Fukuoka may be known as 'Retail City,' but it really should have the moniker, 'Gourmet City.' Fukuoka strongly holds onto its tradition of yatai, mobile food stalls that sell hot foods like ramen and, of course, sake among other libations. The yatai are like the werewolves of the foodie universe, only appearing in darkness. When night falls these pop-up restaurants crop up all around town with many congregating in Tenijn in front of the department stores. Come daylight, the yatai are dismantled to make way for commuter traffic.
With about 150 yatai in Fukuoka, it was a difficult choice of which stall to pick. Each yatai can seat around seven or eight customers. It may look like an exclusive gathering, but fear not, just find an empty seat and enjoy the camaraderie between the chefs and fellow patrons.
I happened upon Kokin Chan, which seemed to be one of the more popular yatai in the area. After plopping down on one of the fabric-covered stools I inquired about the top recommendation, which happened to be mentai tamago yaki (scrambled egg with spicy cod roe). Susumu Koganemaru and his wife Kazuko have been running Kokin Chan for over 40 years and they have finely crafted their various specialties. One of their famous dishes is the yaki ramen, a fried noodle dish. Of course, the quintessential trait is that the noodles are soaked in tonkotsu (pork) broth, Fukuoka style.

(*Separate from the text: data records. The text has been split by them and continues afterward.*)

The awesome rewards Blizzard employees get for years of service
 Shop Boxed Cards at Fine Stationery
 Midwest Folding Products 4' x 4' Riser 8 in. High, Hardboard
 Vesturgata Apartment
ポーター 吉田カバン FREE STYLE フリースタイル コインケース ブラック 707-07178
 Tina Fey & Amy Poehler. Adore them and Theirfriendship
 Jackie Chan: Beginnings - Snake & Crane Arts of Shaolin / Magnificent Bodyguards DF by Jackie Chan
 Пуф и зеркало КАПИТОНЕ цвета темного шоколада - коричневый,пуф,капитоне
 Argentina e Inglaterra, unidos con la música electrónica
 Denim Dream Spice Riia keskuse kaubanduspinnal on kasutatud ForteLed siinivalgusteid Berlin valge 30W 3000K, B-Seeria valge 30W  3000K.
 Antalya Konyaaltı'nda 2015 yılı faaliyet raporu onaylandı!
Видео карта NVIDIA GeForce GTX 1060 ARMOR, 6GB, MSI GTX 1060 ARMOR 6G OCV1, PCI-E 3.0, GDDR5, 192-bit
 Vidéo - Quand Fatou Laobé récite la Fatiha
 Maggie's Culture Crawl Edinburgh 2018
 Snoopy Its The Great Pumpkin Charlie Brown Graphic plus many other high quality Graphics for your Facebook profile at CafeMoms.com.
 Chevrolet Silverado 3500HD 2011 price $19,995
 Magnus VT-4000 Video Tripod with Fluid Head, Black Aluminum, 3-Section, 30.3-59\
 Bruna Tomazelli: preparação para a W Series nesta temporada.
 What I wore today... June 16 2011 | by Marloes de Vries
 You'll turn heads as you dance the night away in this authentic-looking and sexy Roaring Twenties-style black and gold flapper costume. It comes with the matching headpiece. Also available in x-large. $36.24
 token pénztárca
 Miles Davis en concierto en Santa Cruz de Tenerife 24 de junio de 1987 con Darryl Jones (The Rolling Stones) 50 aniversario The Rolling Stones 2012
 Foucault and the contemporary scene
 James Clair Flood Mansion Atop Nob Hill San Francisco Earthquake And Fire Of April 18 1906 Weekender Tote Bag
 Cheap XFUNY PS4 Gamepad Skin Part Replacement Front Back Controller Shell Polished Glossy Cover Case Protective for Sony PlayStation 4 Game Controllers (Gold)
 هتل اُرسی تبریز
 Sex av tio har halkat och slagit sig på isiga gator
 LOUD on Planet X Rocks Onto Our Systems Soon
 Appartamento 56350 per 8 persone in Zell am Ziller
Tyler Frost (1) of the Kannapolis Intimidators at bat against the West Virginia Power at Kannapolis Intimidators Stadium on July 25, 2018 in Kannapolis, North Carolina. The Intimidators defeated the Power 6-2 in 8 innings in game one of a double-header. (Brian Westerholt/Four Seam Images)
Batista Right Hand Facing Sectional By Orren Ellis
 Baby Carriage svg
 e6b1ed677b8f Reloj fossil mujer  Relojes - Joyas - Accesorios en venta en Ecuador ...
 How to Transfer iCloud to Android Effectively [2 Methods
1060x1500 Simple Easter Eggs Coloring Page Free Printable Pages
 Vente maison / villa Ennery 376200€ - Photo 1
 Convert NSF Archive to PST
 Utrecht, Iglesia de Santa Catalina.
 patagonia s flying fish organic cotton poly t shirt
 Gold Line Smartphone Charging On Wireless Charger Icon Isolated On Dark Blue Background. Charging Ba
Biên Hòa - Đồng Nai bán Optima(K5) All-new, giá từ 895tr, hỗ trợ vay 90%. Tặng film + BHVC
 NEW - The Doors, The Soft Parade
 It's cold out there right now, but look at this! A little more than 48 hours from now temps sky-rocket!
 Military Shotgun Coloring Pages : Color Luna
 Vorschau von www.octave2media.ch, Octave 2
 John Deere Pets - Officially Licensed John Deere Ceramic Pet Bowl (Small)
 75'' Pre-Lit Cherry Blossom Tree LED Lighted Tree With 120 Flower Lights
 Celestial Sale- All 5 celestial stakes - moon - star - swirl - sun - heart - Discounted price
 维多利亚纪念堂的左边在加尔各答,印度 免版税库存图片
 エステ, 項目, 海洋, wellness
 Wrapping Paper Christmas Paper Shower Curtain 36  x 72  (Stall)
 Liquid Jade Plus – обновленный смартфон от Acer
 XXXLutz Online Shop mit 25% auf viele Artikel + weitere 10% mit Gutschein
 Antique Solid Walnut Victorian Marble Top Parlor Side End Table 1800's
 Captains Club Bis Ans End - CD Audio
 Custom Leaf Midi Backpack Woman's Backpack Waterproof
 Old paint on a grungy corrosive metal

I dined on oden (assorted hot food served in thin soy soup, 150 yen) and a pork belly rice bowl (600 yen), while enjoying a glass of sake (450 yen). Kokin Chan warmly welcomes foreign guests and even offers an English language menu. Enjoying fresh food and dynamic conversation in one of Fukuoka's most lively districts made for a memorable and flavorful evening. The next time I passed by Kokin Chan, the line was around the block! I knew that I'd found a gem.
Be sure to visit the yatai around seven in the evening when the night-life starts to pick up. Yatai are a colorful tradition in Fukuoka and are not to be missed.